Premium increases must be conveyed to employers at least 60 days before it takes effect, and plans to discontinue coverage for an employer group must be made known at least 90 days in advance. With a discontinuation, the carrier must offer employers the option to purchase another employer-sponsored health coverage it offers.

— Individual Health Plans
An individual health plan bought directly from an insurance company or HMO can be a good option if you’re self-employed or your company does not offer one. It can cover an individual or can include a spouse and dependents as well. In general, individual plans cost more and often cover fewer conditions than group plans, which offer lower rates because the risk of claims is spread over more people.

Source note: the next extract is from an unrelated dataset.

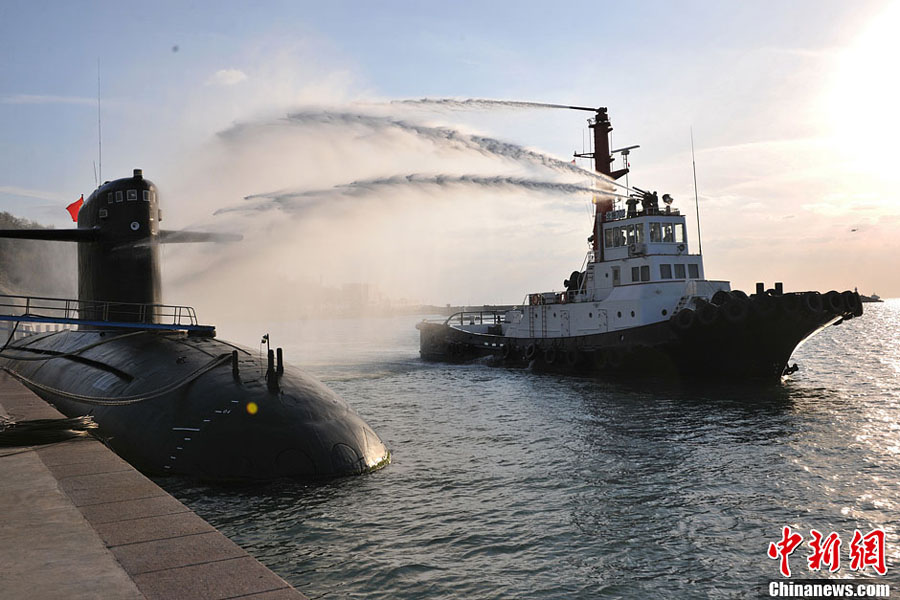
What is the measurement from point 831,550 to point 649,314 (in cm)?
2755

Following are common types of coverage available for an individual:
  • HMO plans pay for covered health services from in-network providers or others authorized through prior referrals.
  • Major-medical policies may be offered as PPO plans and cover hospital stays and physician services in and out of the hospital.
  • Hospital-surgical policies only cover expenses directly related to hospital and surgical services, not everyday preventive care.
  • Hospital-indemnity policies pay up to a maximum fixed amount each day during a hospital stay.
  • Specified or dread-disease policies most often are offered as an extension of other individual coverage and cover only specific conditions, such as cancer or AIDS, detailed in the particular policy.
  • Short-term policies last a specified length of time, not to exceed 12 months. This mostly is meant for people who lose coverage but expect to gain it back within a reasonable amount of time.

Rights in an Individual Plan
Carriers can evaluate your medical history and other health factors when offering individual plans and can deny your application based on health factors or offer a plan with an “exclusionary rider” that eliminates benefits for certain conditions.